Construction projects produce data continuously. Every RFI, every drawing revision, every test result, every installed asset is a data event. But in most project delivery models, data is treated as a byproduct of the work rather than the work itself. It's documented after the fact, formatted for the handover package, and handed over as a document dump rather than a structured database.

This is the structural problem. It's not that people aren't capturing data — they are, constantly, in dozens of different formats and systems. It's that none of it is captured in a way that makes it useful downstream.

The project creates a rich dataset. The handover destroys most of its value.

What structured data capture actually looks like

The alternative to the document dump isn't a bigger spreadsheet. It's a data model that treats every asset as a structured record from the moment it's installed — with typed attributes, validation rules that enforce data quality at entry, and a document workflow that attaches test certificates and commissioning records directly to the asset rather than filing them separately.

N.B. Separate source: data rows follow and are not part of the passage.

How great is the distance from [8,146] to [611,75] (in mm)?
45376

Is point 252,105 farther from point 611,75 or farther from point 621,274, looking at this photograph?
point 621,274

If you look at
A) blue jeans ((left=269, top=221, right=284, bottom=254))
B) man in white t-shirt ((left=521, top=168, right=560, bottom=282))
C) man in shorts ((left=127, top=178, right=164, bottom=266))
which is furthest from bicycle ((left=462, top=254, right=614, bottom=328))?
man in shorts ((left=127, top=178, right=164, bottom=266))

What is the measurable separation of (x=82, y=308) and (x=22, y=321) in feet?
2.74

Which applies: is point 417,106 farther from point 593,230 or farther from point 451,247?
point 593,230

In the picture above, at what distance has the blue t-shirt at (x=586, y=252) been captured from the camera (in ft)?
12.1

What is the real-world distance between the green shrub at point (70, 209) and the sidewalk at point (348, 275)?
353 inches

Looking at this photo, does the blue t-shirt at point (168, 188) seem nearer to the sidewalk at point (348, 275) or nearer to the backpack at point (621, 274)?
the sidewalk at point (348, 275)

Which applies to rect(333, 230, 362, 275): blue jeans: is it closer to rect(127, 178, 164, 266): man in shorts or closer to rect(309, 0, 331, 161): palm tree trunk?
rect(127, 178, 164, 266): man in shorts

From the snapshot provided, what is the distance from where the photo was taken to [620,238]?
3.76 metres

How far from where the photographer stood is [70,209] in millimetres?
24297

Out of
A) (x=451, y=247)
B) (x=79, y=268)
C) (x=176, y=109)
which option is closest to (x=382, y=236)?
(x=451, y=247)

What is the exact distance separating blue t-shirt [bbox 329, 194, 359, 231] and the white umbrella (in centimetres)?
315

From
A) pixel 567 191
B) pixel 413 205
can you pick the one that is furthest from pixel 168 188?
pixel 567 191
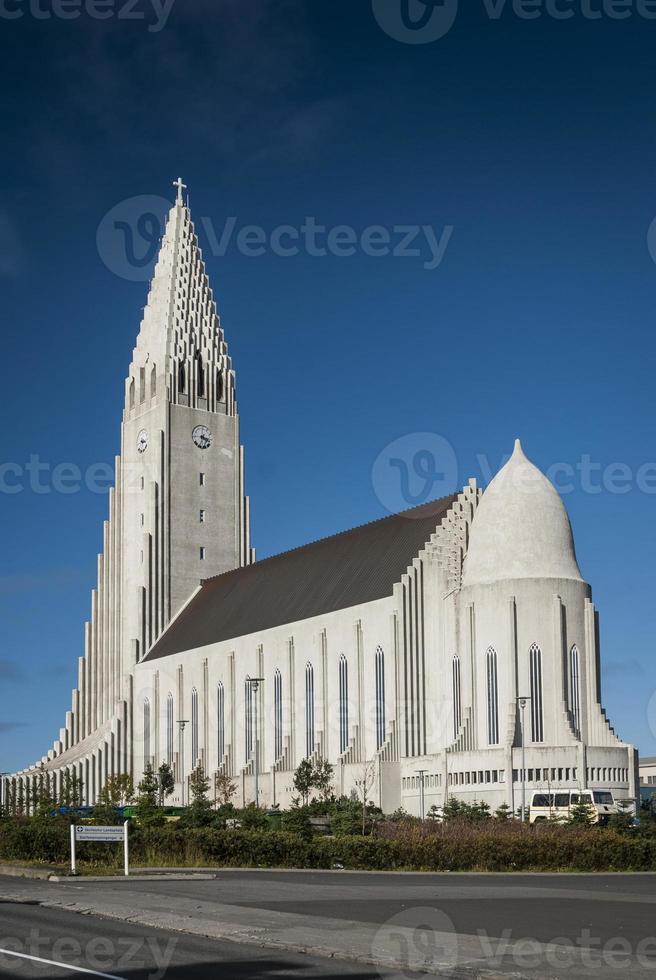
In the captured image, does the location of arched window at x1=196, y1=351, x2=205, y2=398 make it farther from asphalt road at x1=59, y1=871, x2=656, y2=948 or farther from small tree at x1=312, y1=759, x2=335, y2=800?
asphalt road at x1=59, y1=871, x2=656, y2=948

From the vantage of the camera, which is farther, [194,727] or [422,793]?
[194,727]

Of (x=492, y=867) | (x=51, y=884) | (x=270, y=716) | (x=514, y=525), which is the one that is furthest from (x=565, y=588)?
(x=51, y=884)

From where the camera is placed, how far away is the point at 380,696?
2970 inches

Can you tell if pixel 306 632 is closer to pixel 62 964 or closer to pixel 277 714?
pixel 277 714

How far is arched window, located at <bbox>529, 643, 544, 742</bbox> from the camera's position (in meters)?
69.3

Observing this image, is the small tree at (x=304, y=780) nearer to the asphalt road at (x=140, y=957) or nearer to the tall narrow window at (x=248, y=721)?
the tall narrow window at (x=248, y=721)

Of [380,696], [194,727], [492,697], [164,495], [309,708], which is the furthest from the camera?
[164,495]

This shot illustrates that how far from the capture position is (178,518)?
4126 inches

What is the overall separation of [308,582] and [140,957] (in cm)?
7009

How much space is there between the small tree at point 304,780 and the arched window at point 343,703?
3304 millimetres

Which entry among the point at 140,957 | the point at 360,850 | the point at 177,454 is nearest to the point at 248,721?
the point at 177,454

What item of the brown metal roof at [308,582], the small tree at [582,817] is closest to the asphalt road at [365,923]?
the small tree at [582,817]

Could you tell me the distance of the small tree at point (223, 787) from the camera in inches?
3032

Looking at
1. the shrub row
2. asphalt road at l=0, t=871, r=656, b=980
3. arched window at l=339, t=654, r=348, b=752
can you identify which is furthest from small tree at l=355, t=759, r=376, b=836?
asphalt road at l=0, t=871, r=656, b=980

When that structure is in place, the handover package isn't assembled at the end of the project. It's accumulated throughout. The commissioning data lives in the same record as the installation data. The as-built attributes are the attributes — not a separate document that has to be reconciled against the register.

The O&M manuals are attached to the asset records they describe. The test certificates are linked through the document register. The validation register confirms that every required attribute is present and correct before the handover milestone is claimed.

The ROI case is straightforward

The cost of implementing structured data capture is a small fraction of the cost of not doing it. A platform that enforces data quality at entry costs less than one rework event of meaningful scale. A document register that tracks every revision costs less than one commissioning delay caused by teams working from different drawing versions.

The difficulty isn't cost. It's inertia. Structured data capture requires changing the way teams work — not massively, but consistently. It requires enforcing standards that feel like overhead during delivery and only reveal their value at handover.

That's a hard sell on a project with immediate schedule pressure. But the projects that invest in data structure early are the ones that hand over on time, hand over complete, and generate operational data that's actually usable by the teams who inherit them.

The $177 billion estimate is a macro number. The micro version of it is visible on every project that's ever had a rework dispute, a commissioning stall, or a twelve-month handover programme. The data was always the problem. It's also always the solution.